Yine bu dönemde 24 Mart’ta Ankara Cumhuriyet Savcı Yardımcısı Doğan Öz öldürüldü. 1 Şubat 1979’da Milliyet Gazetesi başyazarı ve Genel Yayın Yönetmeni Abdi İpekçi öldürülmüştü. Toplumda ‘’Ecevit geldi, anarşi arttı’’ bu hükümet anarşi ve terörü önleyemedi mesajı veriliyordu. Kontrgerilla’nın uyguladığı psikolojik savaş yöntemleri Ecevit hükümetini yıpratıyordu. Bu psikolojik savaş ile iktidarın iradesini ve mücadele isteğini kırmak hedefleniyordu. Türkiye anarşi ve terör ile 12 Eylül’e sürüklenirken ABD’nin derin devletinin ve Kontrgerilla’nın örgüt şeması bu şekildeydi. Bülent Ecevit Başkan olduktan sonra Özel Harp Dairesi’nin dış düşmana karşı hazırlık söylemlerine kanarak herhangi bir değişiklik yapılmadı. Dolayısıyla 12 Mart mensupları hala ÖHD içerisinde örgütlü durumdalardı. MİT müsteşarının bu dönemde değiştirilmesine rağmen hiç MİT’te içerisindeki görev alanlarında köklü değişiklikler yapılmadı. MİT içinde MC zamanında oluşturulan örgütlenme hala hakim durumdaydı. Hükümet, MİT’in kendisine istihbarat vermediğine dair sitemlerde bulunuyordu. Polis içerisinde Türkeşci yapı varlığına devam ediyordu. 12 Eylül’e doğru Kontrgerilla faaliyetlerinde yer alan unsurlar ek olarak Özel Harp Dairesine bağlı bazı siviller, emekli veya görevde subaylar, MİT ve ÖHD mensupları, bir kısım polis şefleri ve polisler, ordu içindeki ırkçı-milliyetçi çekirdekler oluşturuyordu. Örneğin genç subaylar örgütü. MHP’nin orduda, poliste, MİT’te , ÖHD’de ve diğer birimlerde örgütlenmiş bir şemadan söz etmek doğru olacaktır. 12 Eylül gününe kadar başarı ile örgütlenen Kontrgerilla, suikastlar, katliamlar, cumhurbaşkanı seçimi krizi; siyasi, sosyal ve ekonomik istikrarsızlık gibi sebepleri toplumda çarpıtarak  12 Mart 1971 Muhtırası’nın ardından Türkiye Cumhuriyeti tarihinde silahlı kuvvetlerin yönetime karşı gerçekleştirdiği üçüncü ve son başarılı darbeyi gerçekleştirmiş oldu. CIA’nın da ifadesiyle ‘’onların oğlanları başardılar’’.

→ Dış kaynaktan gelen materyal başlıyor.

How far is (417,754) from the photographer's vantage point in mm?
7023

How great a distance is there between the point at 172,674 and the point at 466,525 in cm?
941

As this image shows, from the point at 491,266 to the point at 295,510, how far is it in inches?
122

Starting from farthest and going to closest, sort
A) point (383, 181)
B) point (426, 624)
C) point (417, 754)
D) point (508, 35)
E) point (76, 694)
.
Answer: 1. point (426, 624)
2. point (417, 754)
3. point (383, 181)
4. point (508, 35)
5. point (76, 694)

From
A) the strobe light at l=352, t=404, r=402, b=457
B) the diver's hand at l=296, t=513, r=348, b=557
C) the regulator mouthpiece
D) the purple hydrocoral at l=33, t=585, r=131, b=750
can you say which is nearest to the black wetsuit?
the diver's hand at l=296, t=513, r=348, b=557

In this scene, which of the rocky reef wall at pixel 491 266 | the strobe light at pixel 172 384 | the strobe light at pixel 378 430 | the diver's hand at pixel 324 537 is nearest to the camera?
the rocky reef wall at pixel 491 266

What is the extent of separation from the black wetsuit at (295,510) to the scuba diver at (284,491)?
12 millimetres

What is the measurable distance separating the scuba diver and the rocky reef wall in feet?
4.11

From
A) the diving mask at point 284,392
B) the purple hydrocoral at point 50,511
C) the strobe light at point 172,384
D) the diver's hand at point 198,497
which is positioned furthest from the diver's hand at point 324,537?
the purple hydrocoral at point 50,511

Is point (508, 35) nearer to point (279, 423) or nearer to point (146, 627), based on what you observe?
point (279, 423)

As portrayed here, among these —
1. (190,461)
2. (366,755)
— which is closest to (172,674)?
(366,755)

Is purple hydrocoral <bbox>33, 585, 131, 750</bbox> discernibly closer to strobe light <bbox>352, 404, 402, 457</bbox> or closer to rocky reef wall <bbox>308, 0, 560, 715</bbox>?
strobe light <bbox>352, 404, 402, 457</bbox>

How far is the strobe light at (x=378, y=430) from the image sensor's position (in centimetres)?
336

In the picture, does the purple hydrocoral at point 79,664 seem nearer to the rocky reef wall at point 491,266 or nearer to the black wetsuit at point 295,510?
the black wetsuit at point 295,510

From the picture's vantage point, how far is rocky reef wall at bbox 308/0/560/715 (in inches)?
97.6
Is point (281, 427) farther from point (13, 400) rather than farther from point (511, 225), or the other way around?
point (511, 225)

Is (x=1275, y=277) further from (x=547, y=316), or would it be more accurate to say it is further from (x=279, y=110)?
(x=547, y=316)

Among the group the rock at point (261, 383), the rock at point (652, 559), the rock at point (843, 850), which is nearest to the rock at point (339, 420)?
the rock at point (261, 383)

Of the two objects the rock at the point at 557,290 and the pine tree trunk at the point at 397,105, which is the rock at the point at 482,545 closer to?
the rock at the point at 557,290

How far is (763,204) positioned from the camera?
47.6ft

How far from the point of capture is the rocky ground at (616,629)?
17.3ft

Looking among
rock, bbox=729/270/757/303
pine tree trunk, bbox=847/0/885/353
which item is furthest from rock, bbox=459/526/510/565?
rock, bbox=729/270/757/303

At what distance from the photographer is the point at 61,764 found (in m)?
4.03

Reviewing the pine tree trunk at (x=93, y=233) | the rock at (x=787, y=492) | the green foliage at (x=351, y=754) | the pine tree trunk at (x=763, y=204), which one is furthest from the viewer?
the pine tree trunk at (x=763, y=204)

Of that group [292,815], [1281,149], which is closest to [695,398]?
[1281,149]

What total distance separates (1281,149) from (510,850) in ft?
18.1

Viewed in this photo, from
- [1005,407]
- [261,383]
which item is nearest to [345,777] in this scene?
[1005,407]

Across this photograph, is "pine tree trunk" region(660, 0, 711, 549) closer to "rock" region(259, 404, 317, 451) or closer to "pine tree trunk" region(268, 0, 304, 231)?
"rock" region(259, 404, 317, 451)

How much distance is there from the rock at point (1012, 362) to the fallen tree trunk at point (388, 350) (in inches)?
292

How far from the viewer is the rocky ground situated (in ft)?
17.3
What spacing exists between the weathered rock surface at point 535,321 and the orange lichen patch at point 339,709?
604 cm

ABD Türkiye’de Neden Darbe Yapmak istedi

ABD kapitalizmin emperyalizme dönüşmesi ile birlikte, yeryüzündeki bütün milli kuvvetleri, kendi çıkarları neticesinde yönlendirmeyi bir dünya görüşü olarak kabul etti.

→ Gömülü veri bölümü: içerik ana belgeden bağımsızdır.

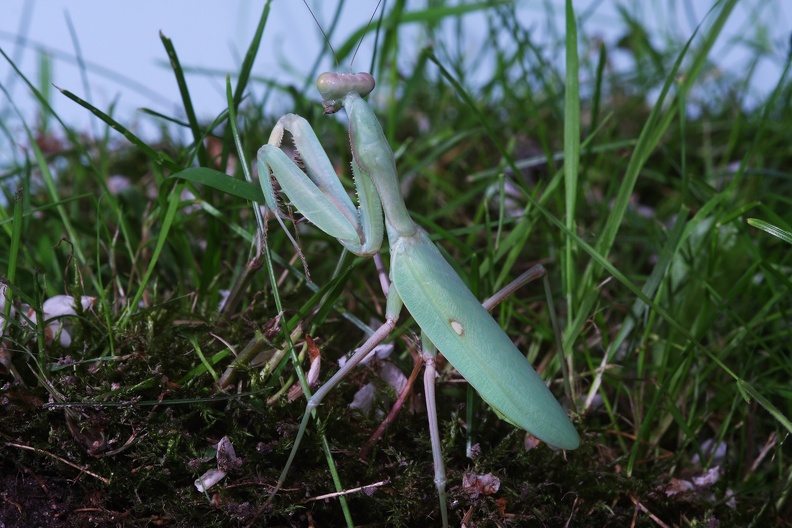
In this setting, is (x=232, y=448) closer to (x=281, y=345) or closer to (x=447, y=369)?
(x=281, y=345)

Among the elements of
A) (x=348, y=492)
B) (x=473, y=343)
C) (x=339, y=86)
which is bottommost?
(x=348, y=492)

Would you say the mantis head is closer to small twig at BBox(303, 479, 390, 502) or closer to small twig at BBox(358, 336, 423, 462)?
small twig at BBox(358, 336, 423, 462)

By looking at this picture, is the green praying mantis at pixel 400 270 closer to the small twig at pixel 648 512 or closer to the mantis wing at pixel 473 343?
the mantis wing at pixel 473 343

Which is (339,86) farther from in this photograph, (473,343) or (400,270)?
(473,343)

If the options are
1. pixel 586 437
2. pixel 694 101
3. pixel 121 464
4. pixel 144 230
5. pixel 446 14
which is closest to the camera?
pixel 121 464

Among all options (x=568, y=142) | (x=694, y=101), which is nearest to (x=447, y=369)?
(x=568, y=142)

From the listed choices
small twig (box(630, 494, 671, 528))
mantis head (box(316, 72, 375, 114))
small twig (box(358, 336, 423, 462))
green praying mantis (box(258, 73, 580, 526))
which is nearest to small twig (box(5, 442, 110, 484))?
green praying mantis (box(258, 73, 580, 526))

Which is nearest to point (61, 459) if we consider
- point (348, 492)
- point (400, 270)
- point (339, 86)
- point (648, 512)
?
point (348, 492)
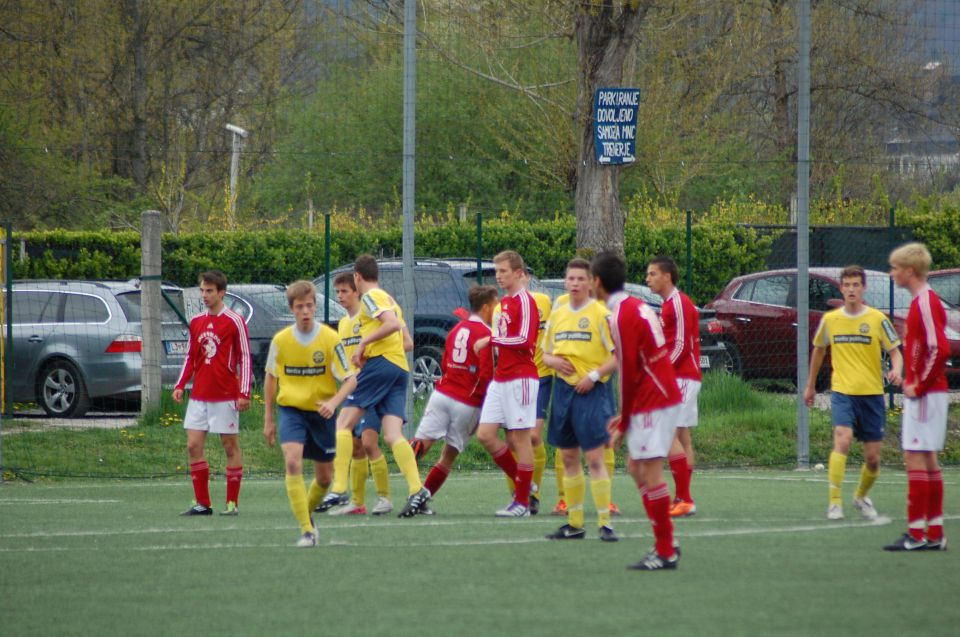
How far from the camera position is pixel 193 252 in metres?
22.1

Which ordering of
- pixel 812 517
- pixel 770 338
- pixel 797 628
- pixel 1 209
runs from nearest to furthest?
1. pixel 797 628
2. pixel 812 517
3. pixel 770 338
4. pixel 1 209

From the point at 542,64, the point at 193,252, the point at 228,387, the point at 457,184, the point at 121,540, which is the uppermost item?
the point at 542,64

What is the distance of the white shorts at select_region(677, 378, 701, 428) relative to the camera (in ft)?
35.1

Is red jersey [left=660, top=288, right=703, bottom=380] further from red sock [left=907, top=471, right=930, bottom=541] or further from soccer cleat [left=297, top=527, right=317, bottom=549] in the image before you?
soccer cleat [left=297, top=527, right=317, bottom=549]

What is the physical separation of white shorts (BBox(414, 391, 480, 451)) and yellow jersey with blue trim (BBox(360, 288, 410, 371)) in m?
0.41

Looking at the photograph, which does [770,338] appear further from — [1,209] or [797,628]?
[1,209]

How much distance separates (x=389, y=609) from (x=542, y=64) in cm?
2705

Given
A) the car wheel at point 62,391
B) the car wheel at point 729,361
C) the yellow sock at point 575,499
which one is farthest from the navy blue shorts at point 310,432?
the car wheel at point 729,361

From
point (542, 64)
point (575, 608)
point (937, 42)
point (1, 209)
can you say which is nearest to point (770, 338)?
point (575, 608)

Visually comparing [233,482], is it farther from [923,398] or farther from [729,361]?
[729,361]

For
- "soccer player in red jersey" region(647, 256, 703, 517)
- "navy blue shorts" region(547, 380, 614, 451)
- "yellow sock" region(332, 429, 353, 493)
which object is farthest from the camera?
"soccer player in red jersey" region(647, 256, 703, 517)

Günümüzde bunun karşılığı emperyalizmdir. ABD bu faaliyetleri bazen doğrudan içeriden bazen de dışarıdan yaptırım tehditleri ile sağlamaya çalıştı. Türkiye 1945 sürecinde Küçük Amerika olacağız   yalanları ile ABD’nin her türlü aracına teslim edilmek istendi. Türkiye’de 27 Mayıslar gibi devrimci süreçlerde ABD’nin Türkiye’ye yerleştirdiği, Gladyo, örgüt vb. her türlü yapı ile savaşan milli ilerici kuvvetlerin varlığı her dönem ABD’ye sorun yarattı. ABD bu sorunları ortadan kaldırmak için her türlü savaş aygıtını yönlendirdi. 12 Mart sürecinde sosyal gelişme ekonomik gelişmeyi geçmiştir diyerek, yani işçi, köylü, memur, gençlik mücadeleleri ve talepleri , ekonomik gelişmeyi geçmiştir ifadesi Amerikancı derin devlet , halkın özellikle emekçi sınıfların ekonomik ve demokratik taleplerini ortadan kaldırmak için 12 Mart darbesi ile yanıt vermişti. 27 Mayıs ile birlikte gelen özgürlükleri kısıtlamak yükselen 

solu ve fikir akımlarını , ABD’nin Türkiye içerisindeki aparatlarına karşı olan mücadeleyi kesmeyi hedefledi. Türkiye’deki her Amerikancı darbenin ilk işi ordudaki Kemalist birikimi ve kuvveti tasfiye etmek oldu. Kemalist devrimin kazanımlarını ortadan kaldırmak isteyen ABD Türkiye’de 12 Mart ve 12 Eylül darbeleri ile karşı bir karşı devrim yaratmak istedi. Bu darbeler kendi kendine yeten bir Türkiye’den bağımlı bir Türkiye yaratma adımıydı. Türkiye’yi emperyalizm ile savaşan konumdan uysal bir konuma sokmak için bu darbeleri yapmak istedi. 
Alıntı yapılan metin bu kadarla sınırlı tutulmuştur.